Reproduce the rows below word for word, beginning with the line containing "Out of the options in" and ending with the line containing "What spatial distance", both included. Output nothing else.

^^^^

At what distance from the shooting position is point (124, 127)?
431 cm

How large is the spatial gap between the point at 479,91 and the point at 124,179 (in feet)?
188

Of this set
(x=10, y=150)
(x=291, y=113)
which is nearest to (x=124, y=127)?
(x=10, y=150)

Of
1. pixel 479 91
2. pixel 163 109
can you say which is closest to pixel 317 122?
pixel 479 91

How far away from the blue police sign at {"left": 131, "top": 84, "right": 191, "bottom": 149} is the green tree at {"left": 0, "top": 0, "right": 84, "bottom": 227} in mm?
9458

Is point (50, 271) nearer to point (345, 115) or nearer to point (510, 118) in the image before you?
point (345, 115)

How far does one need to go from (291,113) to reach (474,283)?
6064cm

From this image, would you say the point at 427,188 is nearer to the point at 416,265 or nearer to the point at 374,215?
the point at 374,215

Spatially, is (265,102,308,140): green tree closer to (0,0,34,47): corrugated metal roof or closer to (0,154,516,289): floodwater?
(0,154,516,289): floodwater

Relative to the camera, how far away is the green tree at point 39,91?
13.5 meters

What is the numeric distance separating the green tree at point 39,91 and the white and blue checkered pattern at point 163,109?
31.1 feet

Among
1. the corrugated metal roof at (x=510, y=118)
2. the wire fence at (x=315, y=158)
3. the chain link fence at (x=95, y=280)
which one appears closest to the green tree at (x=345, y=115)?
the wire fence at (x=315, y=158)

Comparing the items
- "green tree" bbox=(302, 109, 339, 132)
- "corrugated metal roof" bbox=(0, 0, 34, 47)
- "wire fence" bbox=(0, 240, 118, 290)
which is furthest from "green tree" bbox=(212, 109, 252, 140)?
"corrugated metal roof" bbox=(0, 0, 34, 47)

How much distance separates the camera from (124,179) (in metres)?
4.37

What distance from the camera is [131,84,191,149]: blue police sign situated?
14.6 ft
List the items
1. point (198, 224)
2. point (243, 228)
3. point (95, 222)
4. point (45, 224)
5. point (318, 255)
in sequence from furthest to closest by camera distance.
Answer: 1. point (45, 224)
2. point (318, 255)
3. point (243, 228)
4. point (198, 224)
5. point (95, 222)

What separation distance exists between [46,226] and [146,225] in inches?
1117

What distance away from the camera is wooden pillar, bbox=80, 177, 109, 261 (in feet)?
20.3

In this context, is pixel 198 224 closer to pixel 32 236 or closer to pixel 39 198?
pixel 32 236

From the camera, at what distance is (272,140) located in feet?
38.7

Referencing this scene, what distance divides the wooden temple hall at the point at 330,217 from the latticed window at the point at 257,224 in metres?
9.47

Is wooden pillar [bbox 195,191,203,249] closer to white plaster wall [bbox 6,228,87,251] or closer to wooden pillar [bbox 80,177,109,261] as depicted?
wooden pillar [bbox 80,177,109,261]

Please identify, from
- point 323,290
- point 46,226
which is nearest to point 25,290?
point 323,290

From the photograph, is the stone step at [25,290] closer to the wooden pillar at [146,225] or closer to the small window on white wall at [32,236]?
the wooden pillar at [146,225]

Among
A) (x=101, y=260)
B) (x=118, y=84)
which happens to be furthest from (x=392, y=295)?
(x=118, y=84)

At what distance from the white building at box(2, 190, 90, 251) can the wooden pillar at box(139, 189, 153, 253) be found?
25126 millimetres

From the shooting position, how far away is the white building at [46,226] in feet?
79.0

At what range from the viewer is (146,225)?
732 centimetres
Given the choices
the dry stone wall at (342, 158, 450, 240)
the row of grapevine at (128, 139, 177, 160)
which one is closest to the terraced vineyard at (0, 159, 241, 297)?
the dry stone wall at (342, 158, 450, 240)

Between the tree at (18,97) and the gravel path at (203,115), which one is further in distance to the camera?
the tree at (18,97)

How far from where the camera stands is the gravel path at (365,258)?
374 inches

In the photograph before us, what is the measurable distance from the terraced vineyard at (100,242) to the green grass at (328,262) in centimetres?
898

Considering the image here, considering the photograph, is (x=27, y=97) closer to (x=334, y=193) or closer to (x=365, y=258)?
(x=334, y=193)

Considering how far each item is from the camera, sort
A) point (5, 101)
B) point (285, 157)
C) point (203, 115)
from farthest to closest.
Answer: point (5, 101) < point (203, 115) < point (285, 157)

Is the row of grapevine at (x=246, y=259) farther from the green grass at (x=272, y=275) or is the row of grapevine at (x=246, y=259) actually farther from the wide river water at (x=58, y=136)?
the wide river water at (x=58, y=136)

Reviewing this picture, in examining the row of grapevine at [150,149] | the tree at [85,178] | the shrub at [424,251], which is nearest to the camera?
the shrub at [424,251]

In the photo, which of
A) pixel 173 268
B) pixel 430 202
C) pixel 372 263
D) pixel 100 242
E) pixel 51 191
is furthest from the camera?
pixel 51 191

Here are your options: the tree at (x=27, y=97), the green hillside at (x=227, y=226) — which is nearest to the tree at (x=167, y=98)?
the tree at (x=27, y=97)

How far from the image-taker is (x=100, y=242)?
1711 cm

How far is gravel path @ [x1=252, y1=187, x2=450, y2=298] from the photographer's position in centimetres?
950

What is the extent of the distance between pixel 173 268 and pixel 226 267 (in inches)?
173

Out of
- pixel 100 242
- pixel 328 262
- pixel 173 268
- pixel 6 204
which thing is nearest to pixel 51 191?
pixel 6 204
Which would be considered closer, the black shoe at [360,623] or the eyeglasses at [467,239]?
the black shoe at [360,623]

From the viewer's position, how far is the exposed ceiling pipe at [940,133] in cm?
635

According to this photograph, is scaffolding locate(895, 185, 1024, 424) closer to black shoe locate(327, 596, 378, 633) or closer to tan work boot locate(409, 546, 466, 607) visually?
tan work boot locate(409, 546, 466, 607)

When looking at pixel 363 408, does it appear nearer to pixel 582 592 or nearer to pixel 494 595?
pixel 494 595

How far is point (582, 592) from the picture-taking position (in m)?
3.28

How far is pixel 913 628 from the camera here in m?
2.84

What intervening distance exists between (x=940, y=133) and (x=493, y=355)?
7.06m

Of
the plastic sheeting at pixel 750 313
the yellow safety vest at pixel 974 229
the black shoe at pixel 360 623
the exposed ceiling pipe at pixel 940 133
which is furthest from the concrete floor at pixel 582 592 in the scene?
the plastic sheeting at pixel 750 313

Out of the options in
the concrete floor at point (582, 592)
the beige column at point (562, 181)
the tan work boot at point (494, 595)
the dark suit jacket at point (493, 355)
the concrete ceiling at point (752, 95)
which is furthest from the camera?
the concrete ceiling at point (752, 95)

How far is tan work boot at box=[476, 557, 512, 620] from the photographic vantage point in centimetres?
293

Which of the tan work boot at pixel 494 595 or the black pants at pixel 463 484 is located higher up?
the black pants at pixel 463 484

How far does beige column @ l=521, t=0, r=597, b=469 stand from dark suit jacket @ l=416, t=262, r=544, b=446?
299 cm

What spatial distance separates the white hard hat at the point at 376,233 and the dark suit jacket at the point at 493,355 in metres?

^^^^

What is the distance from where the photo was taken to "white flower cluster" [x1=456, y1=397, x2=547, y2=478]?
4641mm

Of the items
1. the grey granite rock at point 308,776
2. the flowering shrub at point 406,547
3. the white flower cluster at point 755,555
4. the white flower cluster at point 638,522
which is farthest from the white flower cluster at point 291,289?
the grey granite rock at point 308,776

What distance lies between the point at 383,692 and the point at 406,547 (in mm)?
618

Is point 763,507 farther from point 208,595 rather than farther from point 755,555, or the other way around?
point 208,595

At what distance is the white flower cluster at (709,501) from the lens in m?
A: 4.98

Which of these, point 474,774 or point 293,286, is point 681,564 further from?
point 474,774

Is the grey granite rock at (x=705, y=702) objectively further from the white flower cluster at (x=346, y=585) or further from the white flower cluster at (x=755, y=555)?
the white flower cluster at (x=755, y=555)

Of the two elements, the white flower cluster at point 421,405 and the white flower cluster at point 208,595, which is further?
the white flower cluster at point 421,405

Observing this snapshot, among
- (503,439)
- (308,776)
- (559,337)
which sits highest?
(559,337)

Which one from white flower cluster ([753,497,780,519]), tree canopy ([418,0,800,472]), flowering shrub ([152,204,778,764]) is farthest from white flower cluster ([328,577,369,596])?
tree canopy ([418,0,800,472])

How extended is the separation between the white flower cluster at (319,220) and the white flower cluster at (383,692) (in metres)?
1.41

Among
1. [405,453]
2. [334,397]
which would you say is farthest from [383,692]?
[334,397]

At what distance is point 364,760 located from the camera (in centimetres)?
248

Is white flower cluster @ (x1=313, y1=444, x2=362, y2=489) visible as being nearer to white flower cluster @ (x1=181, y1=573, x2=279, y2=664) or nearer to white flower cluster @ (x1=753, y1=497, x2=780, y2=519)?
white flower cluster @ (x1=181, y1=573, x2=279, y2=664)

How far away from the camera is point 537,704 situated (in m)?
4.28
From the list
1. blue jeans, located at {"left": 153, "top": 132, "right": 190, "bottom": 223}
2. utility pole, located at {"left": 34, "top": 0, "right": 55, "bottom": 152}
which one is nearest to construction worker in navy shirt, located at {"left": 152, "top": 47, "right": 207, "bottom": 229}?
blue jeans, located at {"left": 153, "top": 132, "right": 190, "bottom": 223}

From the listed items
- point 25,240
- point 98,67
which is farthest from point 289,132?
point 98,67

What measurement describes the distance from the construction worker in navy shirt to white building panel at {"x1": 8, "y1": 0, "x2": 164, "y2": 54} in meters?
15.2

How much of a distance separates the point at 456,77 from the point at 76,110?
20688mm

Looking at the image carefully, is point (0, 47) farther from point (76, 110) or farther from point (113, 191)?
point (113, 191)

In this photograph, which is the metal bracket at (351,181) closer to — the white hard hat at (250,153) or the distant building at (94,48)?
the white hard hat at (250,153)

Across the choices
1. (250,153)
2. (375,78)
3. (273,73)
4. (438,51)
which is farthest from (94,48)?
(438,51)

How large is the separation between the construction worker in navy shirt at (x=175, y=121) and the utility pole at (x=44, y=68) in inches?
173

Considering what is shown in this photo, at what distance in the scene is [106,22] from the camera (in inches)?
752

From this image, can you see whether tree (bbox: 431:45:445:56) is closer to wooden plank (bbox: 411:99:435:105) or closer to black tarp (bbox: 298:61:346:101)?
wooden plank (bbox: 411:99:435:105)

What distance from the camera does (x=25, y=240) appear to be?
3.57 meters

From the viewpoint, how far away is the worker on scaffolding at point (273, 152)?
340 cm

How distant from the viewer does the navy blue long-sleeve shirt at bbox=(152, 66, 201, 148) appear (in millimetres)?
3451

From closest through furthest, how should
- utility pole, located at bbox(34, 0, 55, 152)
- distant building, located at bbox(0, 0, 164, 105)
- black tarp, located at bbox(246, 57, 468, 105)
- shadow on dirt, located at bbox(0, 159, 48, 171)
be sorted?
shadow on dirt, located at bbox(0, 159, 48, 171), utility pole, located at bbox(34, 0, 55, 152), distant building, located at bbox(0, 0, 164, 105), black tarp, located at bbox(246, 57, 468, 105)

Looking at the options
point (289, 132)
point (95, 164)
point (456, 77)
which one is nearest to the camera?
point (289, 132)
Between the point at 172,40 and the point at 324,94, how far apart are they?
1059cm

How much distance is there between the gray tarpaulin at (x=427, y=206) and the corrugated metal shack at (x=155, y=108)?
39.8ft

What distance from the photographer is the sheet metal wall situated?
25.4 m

^^^^

• _Correct response_
Out of the options in
the concrete floor at point (582, 592)
the beige column at point (562, 181)
the tan work boot at point (494, 595)
the dark suit jacket at point (493, 355)
the concrete ceiling at point (752, 95)
which is furthest from the camera?
the concrete ceiling at point (752, 95)

How far is tan work boot at box=[476, 557, 512, 620] from the photographic vantage point in centimetres?
293

Which of the tan work boot at pixel 494 595 or the black pants at pixel 463 484 is located higher up?
the black pants at pixel 463 484

How far does beige column @ l=521, t=0, r=597, b=469 stand from dark suit jacket @ l=416, t=262, r=544, b=446?
299 cm

What spatial distance separates the white hard hat at the point at 376,233 and the dark suit jacket at the point at 493,355 in metres?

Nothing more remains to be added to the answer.